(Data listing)
____________
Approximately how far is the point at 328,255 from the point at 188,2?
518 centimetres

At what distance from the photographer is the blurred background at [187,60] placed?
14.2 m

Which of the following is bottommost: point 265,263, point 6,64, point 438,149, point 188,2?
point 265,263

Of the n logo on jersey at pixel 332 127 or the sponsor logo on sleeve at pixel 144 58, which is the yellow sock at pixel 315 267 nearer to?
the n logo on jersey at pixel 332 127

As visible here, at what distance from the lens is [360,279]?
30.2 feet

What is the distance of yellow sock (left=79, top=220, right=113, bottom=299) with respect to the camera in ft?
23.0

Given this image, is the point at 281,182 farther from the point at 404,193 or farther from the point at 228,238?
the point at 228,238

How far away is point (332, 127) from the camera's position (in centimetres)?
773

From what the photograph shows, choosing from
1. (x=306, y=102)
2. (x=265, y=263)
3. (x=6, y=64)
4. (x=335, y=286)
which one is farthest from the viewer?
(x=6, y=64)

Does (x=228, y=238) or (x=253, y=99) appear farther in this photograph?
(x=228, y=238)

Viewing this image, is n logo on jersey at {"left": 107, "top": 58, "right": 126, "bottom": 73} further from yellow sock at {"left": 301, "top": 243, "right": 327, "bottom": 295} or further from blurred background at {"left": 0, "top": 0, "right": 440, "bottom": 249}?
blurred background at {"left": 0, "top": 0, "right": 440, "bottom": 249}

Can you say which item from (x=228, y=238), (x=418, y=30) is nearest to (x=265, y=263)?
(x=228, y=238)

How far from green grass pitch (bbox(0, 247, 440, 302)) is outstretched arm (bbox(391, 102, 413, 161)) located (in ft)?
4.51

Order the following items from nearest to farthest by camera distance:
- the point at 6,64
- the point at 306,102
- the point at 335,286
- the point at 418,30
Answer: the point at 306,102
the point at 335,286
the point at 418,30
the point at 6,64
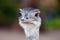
____________
** What the task requires **
Please copy everything in the data exactly, from the line containing "Viewing this image, is" down to the end, with both ends included. Leave the pictures out of your copy.

** The reply **
Viewing this image, is n logo on jersey at {"left": 107, "top": 58, "right": 126, "bottom": 73} further from yellow sock at {"left": 301, "top": 243, "right": 327, "bottom": 295} or further from blurred background at {"left": 0, "top": 0, "right": 440, "bottom": 249}?
blurred background at {"left": 0, "top": 0, "right": 440, "bottom": 249}

Can you say which item from (x=228, y=238), (x=418, y=30) is nearest to (x=265, y=263)?
(x=228, y=238)

How far from green grass pitch (bbox(0, 247, 440, 302)) is outstretched arm (bbox(391, 102, 413, 161)) located (in ft)?
4.51

Order the following items from nearest to farthest by camera distance:
- the point at 6,64
- the point at 306,102
- the point at 335,286
- the point at 418,30
Answer: the point at 306,102
the point at 335,286
the point at 418,30
the point at 6,64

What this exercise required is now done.